Spatial reasoning question data:

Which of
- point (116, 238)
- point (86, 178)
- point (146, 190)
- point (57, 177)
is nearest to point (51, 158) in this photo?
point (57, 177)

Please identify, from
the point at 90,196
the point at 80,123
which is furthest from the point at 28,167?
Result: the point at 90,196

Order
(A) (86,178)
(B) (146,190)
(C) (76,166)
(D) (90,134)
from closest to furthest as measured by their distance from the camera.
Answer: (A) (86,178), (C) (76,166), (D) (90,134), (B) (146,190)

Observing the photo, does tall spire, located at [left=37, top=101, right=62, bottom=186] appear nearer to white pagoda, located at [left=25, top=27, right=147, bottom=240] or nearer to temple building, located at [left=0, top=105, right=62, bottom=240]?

Exercise: Retype all of the lines above word for word.

Exercise solution:
Which of
- point (116, 238)
- point (86, 178)
- point (146, 190)
- point (57, 177)
is nearest to point (51, 158) in this photo?
point (57, 177)

Please identify, from
the point at 90,196
the point at 80,123
which is furthest from the point at 28,167?
Result: the point at 90,196

Order
(A) (86,178)
(B) (146,190)
(C) (76,166)
(D) (90,134)
from closest to furthest as measured by their distance from the camera.
Answer: (A) (86,178), (C) (76,166), (D) (90,134), (B) (146,190)

Observing the photo, does tall spire, located at [left=37, top=101, right=62, bottom=186] appear nearer to white pagoda, located at [left=25, top=27, right=147, bottom=240] or nearer to temple building, located at [left=0, top=105, right=62, bottom=240]?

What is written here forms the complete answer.